Monday, 21 July 2008
Handle With Care.
As if the last and rather extensive post wasn't enough for you, my esteemed readers, Lock and Load has been at it again! No, not the out of date communion wine but another workshop put on and hosted by The Soho Theatre. I hadn't booked for this originally, I wanted to attend another workshop about staging but couldn't make it at the last minute. Soho Theatre very kindly bumped me onto the Handle With Care workshop last Thursday.
It took place at Tequila, a groovy place just opposite the Soho. The tutor, Jennifer Farmer had worked for the last seven years with many vulnerable groups such as children at risk of exclusion, women in prisons and mental health care clients and was very generous in sharing with the group her experiences. We all signed a group contract (with suggested terms of reference from the group) that emphasized the importance of listening, respect and sharing and away we went.
Jennifer spoke about strategies she uses to bring a group together and divided the process into distinct phases:
FORMING. This is the 'honeymoon period'. Facilitator and group bond, get to know each other and initially can be quite supportive.
STORMING. This is where the hard work kicks in. Members of the group have to be 'selfish' in order to come up with the creative goods. Differences can emerge at this point.
NORMING. Things settle down and the real group work begins.
Jennifer talked us through a typical facilitator's role with a group.
A facilitator must give leadership, initially adopting quite a performing role and then stepping back a little as the process flows. Natural leaders will emerge from within the group and aid the facilitator. Individuals need to be acknowledged and their fear of self-sabotage embraced. There will be lashing-out, bullying, resistance, apathy, keenness and affection.
It was semphasised that vulnerable groups know that the system values what they are doing and that the work is true to the group and they 'own' it.
There was a lot of discussion around what the notion of disclosure. Jennifer was keen to stress that the workshops were, first and foremost, creative. That is to say, whilst obviously individual and very personal experience, some of it traumatic, was bound to emerge during the process, it was not necessarily a forum for verbatim testimony as such. The important thing to remember was that process is product as much as the end result and greater creativity can be achieved by taking a step back from real life, as it were.

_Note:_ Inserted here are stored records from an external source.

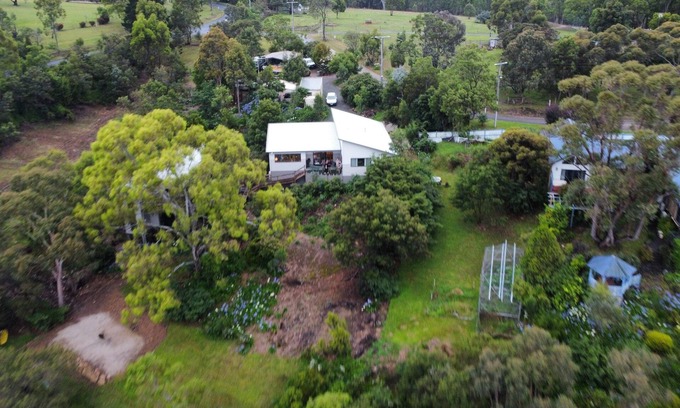 Glenmaggie House | Brand new 2 bedroom 2 bathroom waterfront house on the shore of Lake Glenmaggie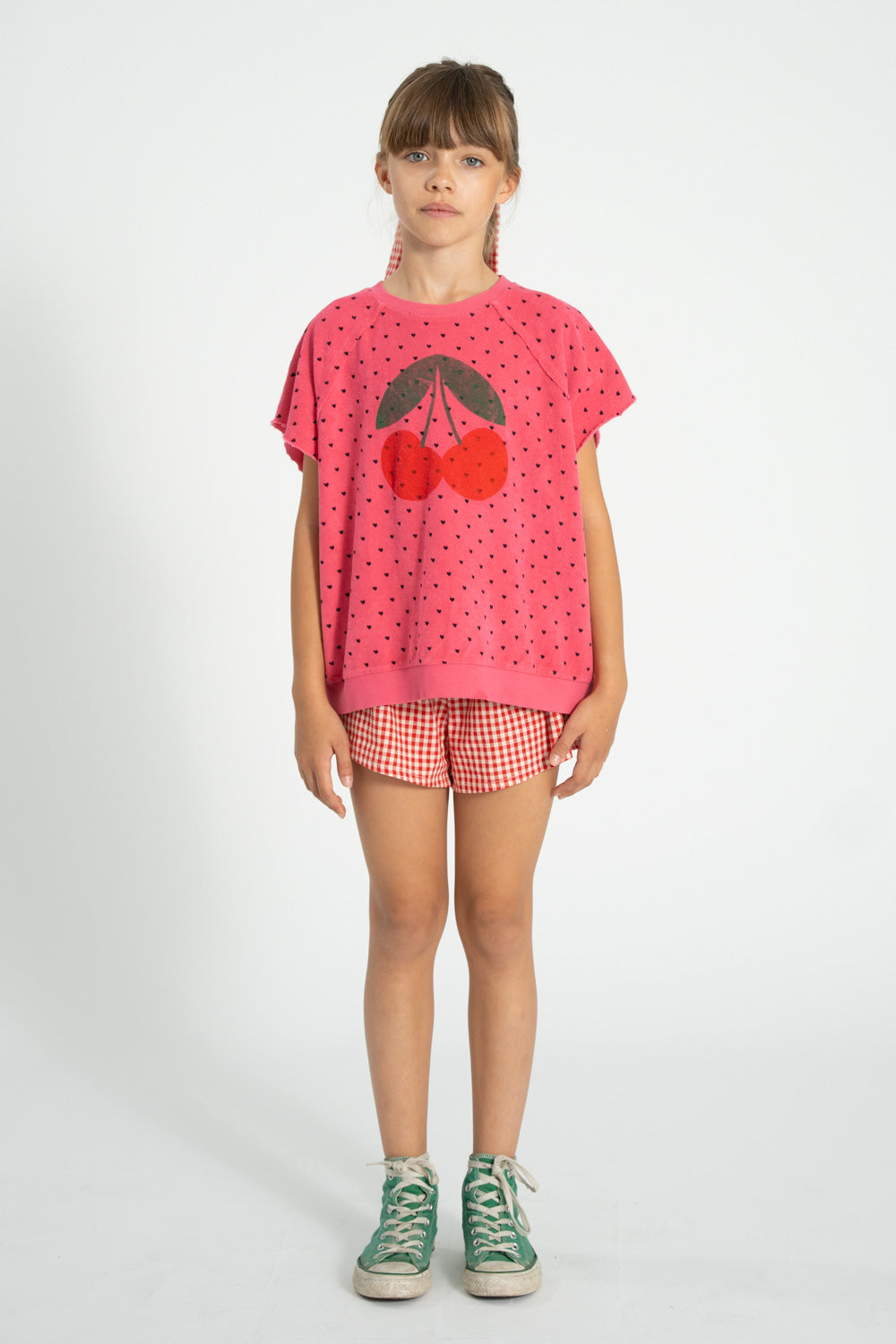 https://cdn.shopify.com/s/files/1/0279/9075/3355/files/Piupiuchick_Lookbook_SS26-090.jpg?v=1764845163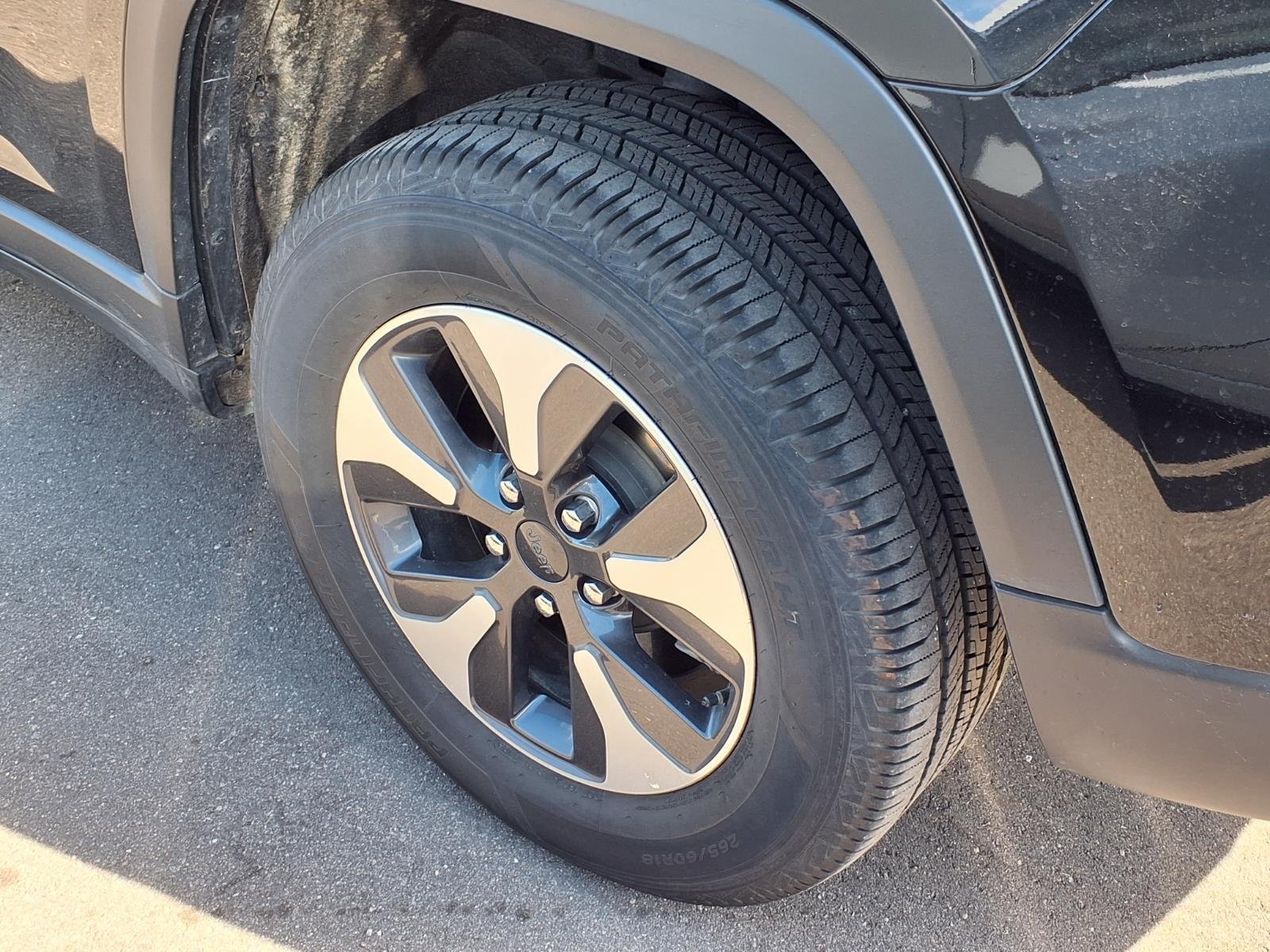 Used 2024 Diamond Black Crystal Pearl Coat Jeep 4xe image 30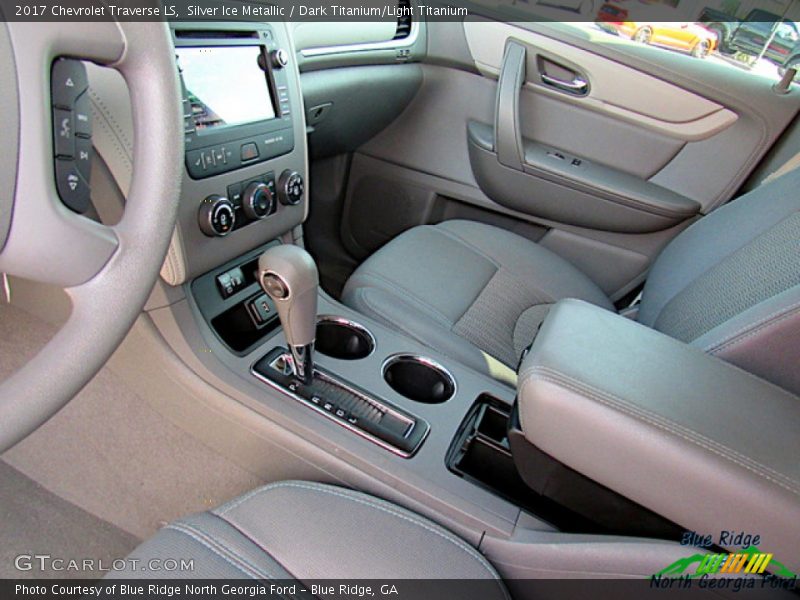 Silver Ice Metallic / Dark Titanium/Light Titanium 2017 Chevrolet Traverse LS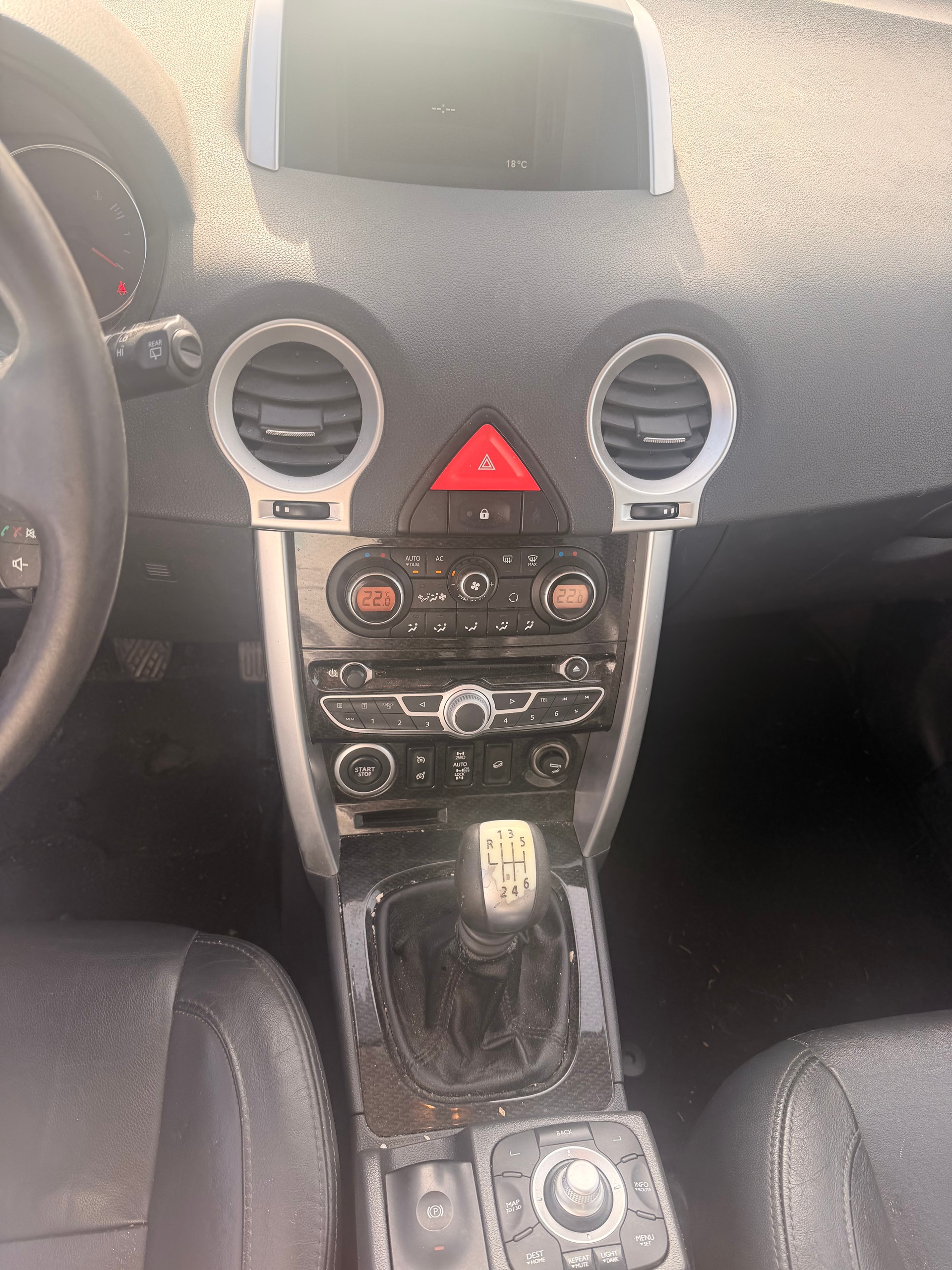 RENAULT Koleos 2.5 Exception 4x4-image-6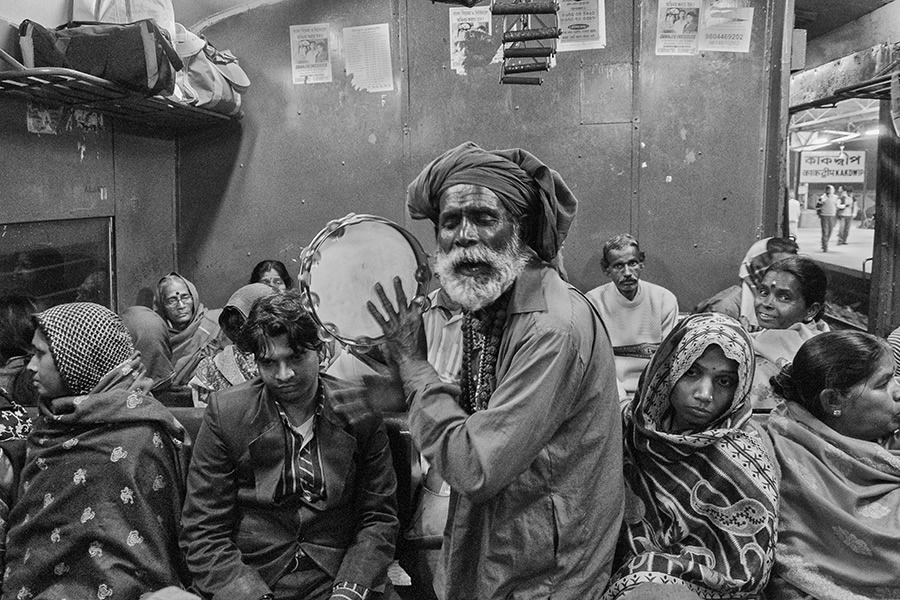 The Gangasagar Mela - Photo Series By Indian Photographer Sushavan Nandy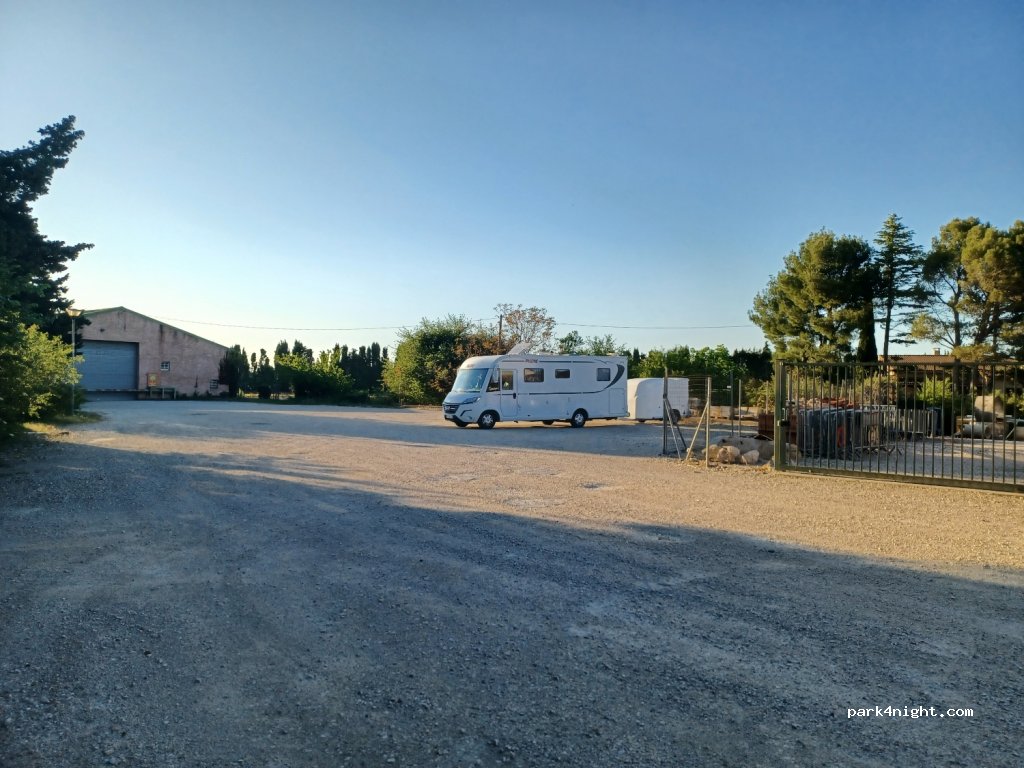 (84150) Violes - 172 Route d'Orange — foto 3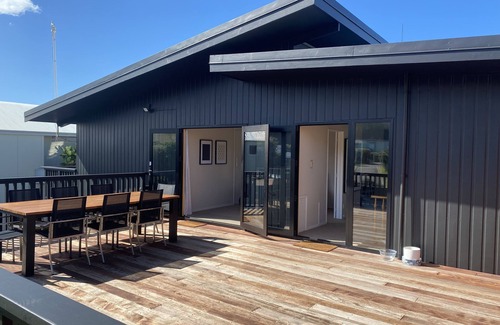 Waimarama House | Harper House: Steps from the Beach with Ocean Views!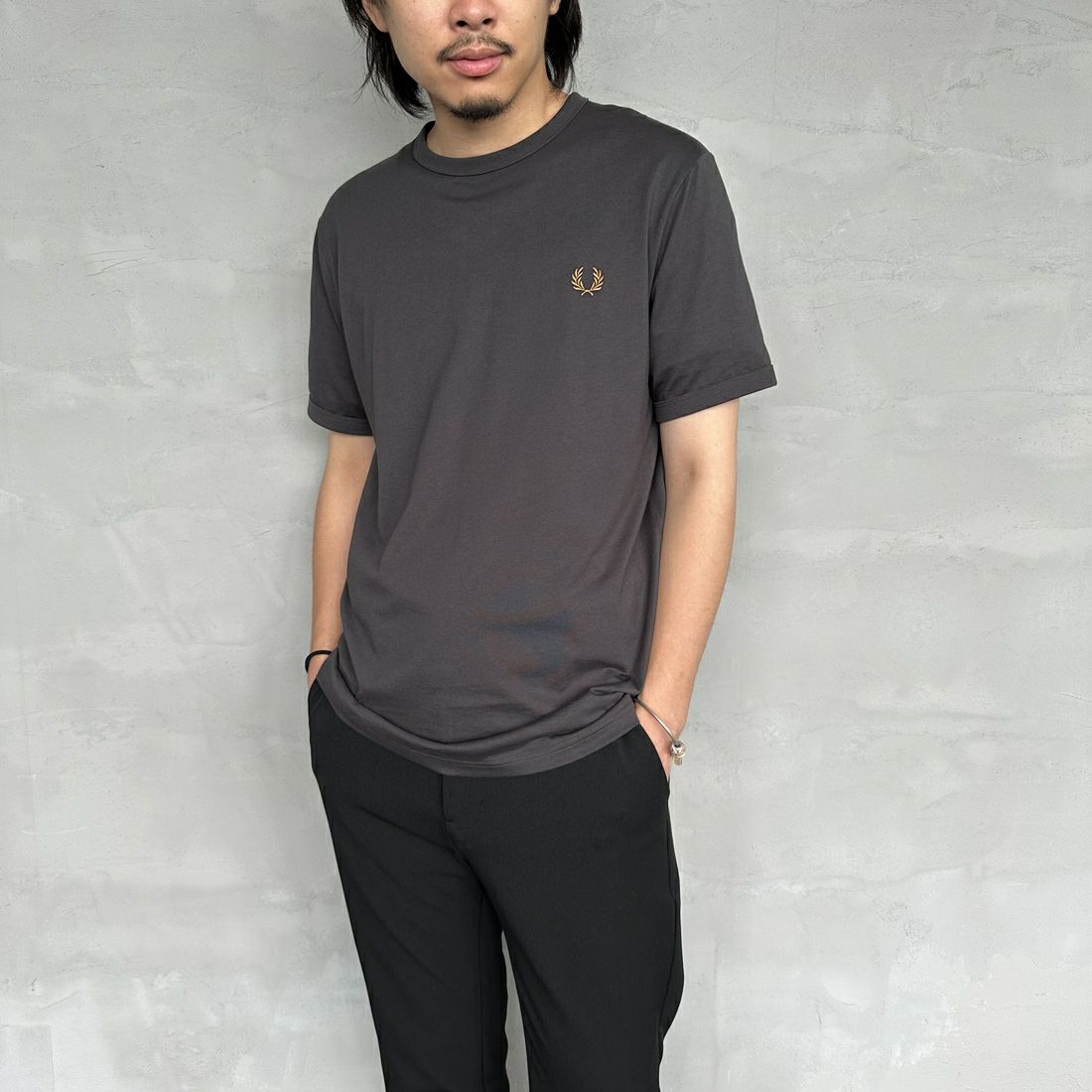 FRED PERRY [フレッドペリー] ワンポイントロゴ刺繍 ショートスリーブ リンガーTシャツ [M3519] V07 ANCHGR &&モデル身長：173cm 着用サイズ：M&&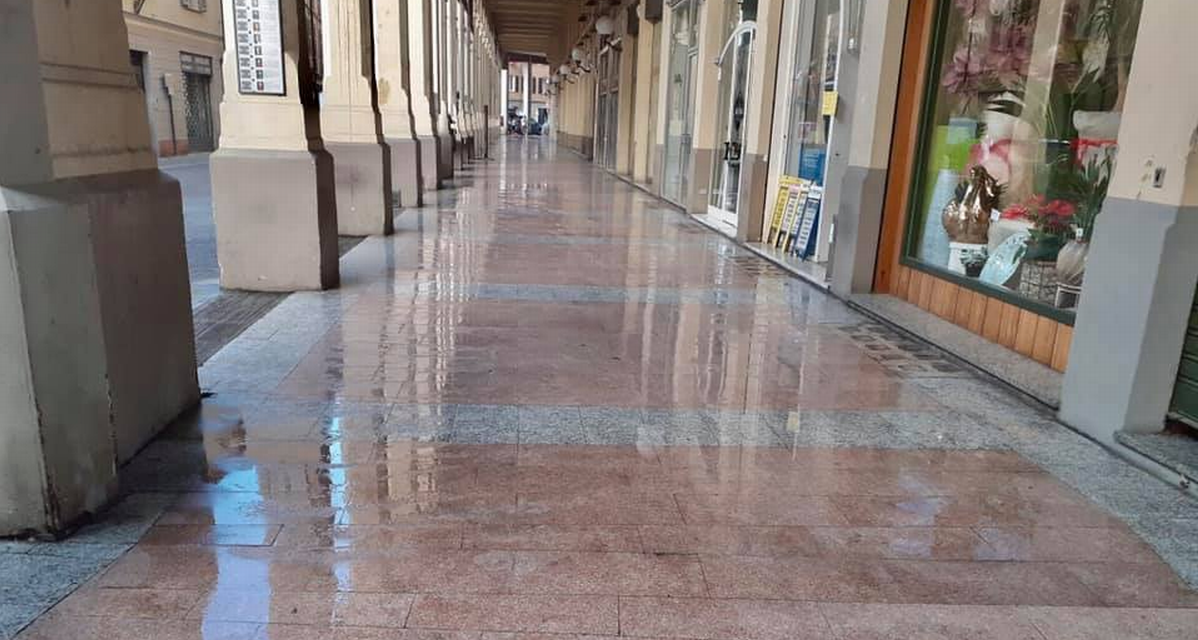La sontuosa pulizia dei portici di Tortona ottiene il consenso dei lettori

The other side of this was of course a statutory obligation to disclose facts about a client where that client might be in danger. Jennifer was unequivocal in saying that it was a moral and legal duty on the part of the facilitator and that it was important to flag up that aspect of the facilitator's role right from the start. Honesty is key. Any issues surrounding this should be addressed with your line manager. Though facilitators are often freelance, they will have been hired for particular groups by a company set up for that purpose.
There are a range of reasons why a client might take up a course:
Something to do.
It's a useful experience (in prison, for example, as it might count towards a qualification).
It can create a mask through which to distance oneself from damaging personal experiences.
Sometimes people leave the process, which has to be accepted. There is sometimes a return to Storming mode but then it settles itself again. A facilitator must be adaptable and flexible and always be equipped with more resources and material than they need. As far as Jennifer was concerned, when people come into her group, they were all writers in a room.
jennifer then showed us some of the exercises she does with her groups by the creation of a group poem around the subject of guilt. In a previous exercise, we had all written a line about guilt which included the word itself. These 28 lines were then ordered in preference as decided by the group and then edited and amended by the group until we had a powerful piece that explored guilt. We picked it apart and found the characters and the world that they inhabited. Most effective and this process kept us all engaged. Everyone had their say.
I wasn't totally convinced that the role of facilitator was one for me (I spend time in family life doing much of that) but I thought the whole process fascinating and it wasn't difficult to see how cathartic the process is for client and facilitator alike.